Feature #6733
openNew inspect framework
Description
After we discussed http://bugs.ruby-lang.org/issues/6291 at a developer meeting,
we re-realized new inspect framework may be useful.
Problem:
- inspect method may generate too long string but sometimes whole string is not required.
For example, first 70 characters are enough for error messages (backtrace). - inspect can't know a encoding to be expected.
- inspect generates may short strings and discard them immediately.
If we have a new method, inspect_to(buffer), and
it (or overridden method in subclass) adds the inspected result to buffer,
we can solve above problems.
buffer has a method, <<.
It may be a string, IO or other object.
For too long string, buffer itself can throw (or raise) when buffered output is reached to a specified limit.
For encoding, buffer can record an encoding.
(p method creates a buffer object using $stdout's encoding.)
For small strings, in C level, we can create a rb_buffer_add(VALUE buffer, const char *p, long len) and
it don't need to allocate a String object.
This is big change but we can preserve compatibility by following default inspect_to method:
class Object
def inspect_to(buffer)
buffer << self.inspect
end
end
If legacy class which has inspect but not inspect_to,
Object#inspect_to calls inspect and use the result.
Updated by Anonymous about 12 years ago
Thank you so much for this. Whenever I use #inspect and #to_s methods, such as when writing
puts "blah blah #{object} blah"
I cannot help but be afraid that object's #to_s method will return 20MB string, that will overrun something somewhere and take control over my computer :-)
Updated by Anonymous about 12 years ago
Call me a paranoid, if you want :-)
Updated by shyouhei (Shyouhei Urabe) about 8 years ago
- Related to Feature #6783: Infinite loop in inspect, not overriding inspect, to_s, and no known circular references. Stepping into inspect in debugger locks it up with 100% CPU. added
Updated by mame (Yusuke Endoh) about 3 years ago
- Related to Feature #18285: NoMethodError#message uses a lot of CPU/is really expensive to call added
Updated by mame (Yusuke Endoh) about 3 years ago
I like this proposal.
Updated by kou (Kouhei Sutou) about 3 years ago
This may be out-of-scope but I hope that this mechanism also supports multimedia like Julia: https://docs.julialang.org/en/v1/base/io-network/#Multimedia-I/O
My use case is showing images on irb automatically.
For example with Red Datasets and Charty:
irb(main):001:0> require "datasets"
=> true
irb(main):002:0> require "charty"
=> true
irb(main):003:0> penguins = Datasets::Penguins.new
=>
#<Datasets::Penguins:0x00007f308dd34d10
...
irb(main):004:0> Charty.scatter_plot(data: penguins, x: :body_mass_g, y: :flipper_length_mm, color: :species)
=> #<Charty::Plotters::ScatterPlotter:0x0000000000000424> # Show Sixel images here if the terminal supports Sixel
ref: Sixel
Updated by Eregon (Benoit Daloze) about 3 years ago
Should the (remaining) limit (of nb of characters) be passed to inspect_to
?
Otherwise if the logic is like creating a long string, and then appending to the buffer, we have the problem that it still takes a long time and might waste a lot of needless computation.
Updated by Dan0042 (Daniel DeLorme) about 3 years ago
This sounds like a very powerful and flexible approach, but perhaps a little over-engineered?

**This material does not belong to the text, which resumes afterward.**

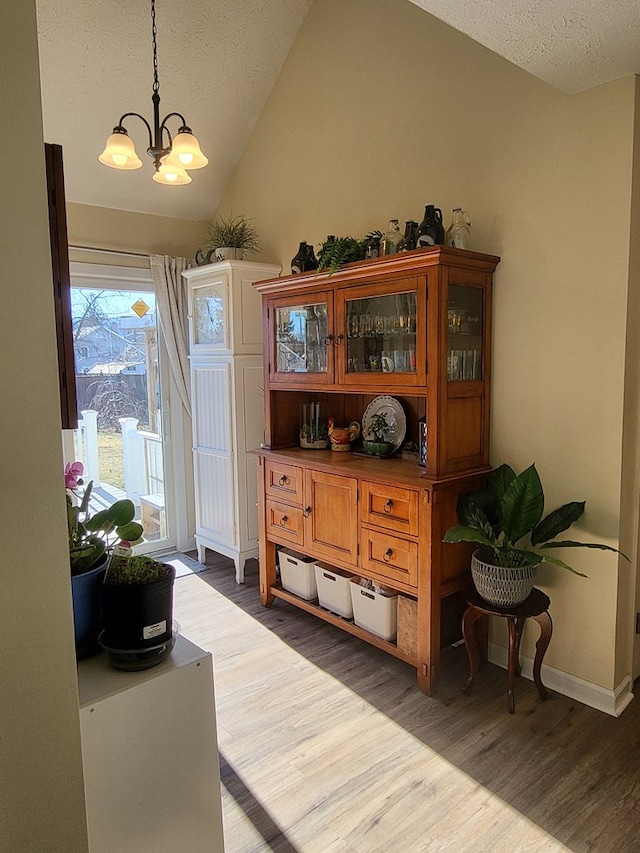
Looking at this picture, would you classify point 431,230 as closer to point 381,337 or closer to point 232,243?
point 381,337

Maybe a more KISS approach would be sufficient; just define Object#simple_inspect
to be used when we need a short string, like in NoMethodError#message
.
By default it can return #<MyClass:0x00007fe40a128ae0>
(without ivars).
Updated by mame (Yusuke Endoh) about 3 years ago
Eregon (Benoit Daloze) wrote in #note-8:
Should the (remaining) limit (of nb of characters) be passed to
inspect_to
?
Otherwise if the logic is like creating a long string, and then appending to the buffer, we have the problem that it still takes a long time and might waste a lot of needless computation.
I don't think that your concern will be addressed even if limit is passed. The logic can still create a long string and then truncate it to fit with the limit. inspect_to
should append small strings to the buffer, which should be noted as a best practice.
Dan0042 (Daniel DeLorme) wrote in #note-9:
This sounds like a very powerful and flexible approach, but perhaps a little over-engineered?
Maybe a more KISS approach would be sufficient; just defineObject#simple_inspect
to be used when we need a short string, like inNoMethodError#message
.
Indeed this proposal was unearthed in the context of NoMethodError#message
(#18285), but the use case is not limited to that.